- **What this task involves**
Reproduce the data below verbatim, starting at the line that contains "When comparing the" and continuing through the final line of the data.

____________

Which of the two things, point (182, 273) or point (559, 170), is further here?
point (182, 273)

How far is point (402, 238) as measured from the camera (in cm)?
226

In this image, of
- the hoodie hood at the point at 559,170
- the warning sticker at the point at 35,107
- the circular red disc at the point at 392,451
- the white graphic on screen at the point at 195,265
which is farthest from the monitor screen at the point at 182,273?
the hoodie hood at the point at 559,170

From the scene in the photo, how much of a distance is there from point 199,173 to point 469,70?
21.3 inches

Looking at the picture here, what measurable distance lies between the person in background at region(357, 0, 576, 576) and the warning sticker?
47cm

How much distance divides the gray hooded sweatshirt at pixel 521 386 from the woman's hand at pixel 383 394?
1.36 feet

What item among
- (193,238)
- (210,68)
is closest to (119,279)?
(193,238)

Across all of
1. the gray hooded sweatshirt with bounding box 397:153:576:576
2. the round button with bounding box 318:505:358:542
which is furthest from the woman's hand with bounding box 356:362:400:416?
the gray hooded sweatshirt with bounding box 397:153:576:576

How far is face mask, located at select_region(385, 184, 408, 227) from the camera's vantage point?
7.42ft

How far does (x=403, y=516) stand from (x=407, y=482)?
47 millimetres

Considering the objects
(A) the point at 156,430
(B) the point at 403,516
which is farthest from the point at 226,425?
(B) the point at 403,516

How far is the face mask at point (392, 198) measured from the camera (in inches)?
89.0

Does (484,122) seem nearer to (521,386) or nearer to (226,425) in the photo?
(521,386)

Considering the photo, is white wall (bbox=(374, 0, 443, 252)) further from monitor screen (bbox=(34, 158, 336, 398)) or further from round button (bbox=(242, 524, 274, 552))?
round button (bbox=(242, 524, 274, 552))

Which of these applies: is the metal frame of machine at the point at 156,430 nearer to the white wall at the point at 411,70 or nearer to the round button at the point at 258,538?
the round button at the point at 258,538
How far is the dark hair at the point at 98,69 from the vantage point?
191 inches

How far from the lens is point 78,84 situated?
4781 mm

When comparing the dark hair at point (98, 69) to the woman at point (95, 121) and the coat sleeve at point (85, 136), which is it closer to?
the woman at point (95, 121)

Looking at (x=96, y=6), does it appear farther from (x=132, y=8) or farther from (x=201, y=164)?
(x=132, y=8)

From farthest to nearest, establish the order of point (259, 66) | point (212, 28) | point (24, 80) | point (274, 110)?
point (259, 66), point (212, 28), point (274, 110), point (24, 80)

____________

- **Finished exercise**
When comparing the dark hair at point (98, 69) to the woman at point (95, 121) and the coat sleeve at point (85, 136), which is it closer to?
the woman at point (95, 121)

Looking at (x=96, y=6), does it appear farther from (x=132, y=8) or farther from (x=201, y=164)?
(x=132, y=8)

From farthest to nearest, establish the order of point (259, 66) | point (212, 28) | point (24, 80) | point (274, 110)?
point (259, 66), point (212, 28), point (274, 110), point (24, 80)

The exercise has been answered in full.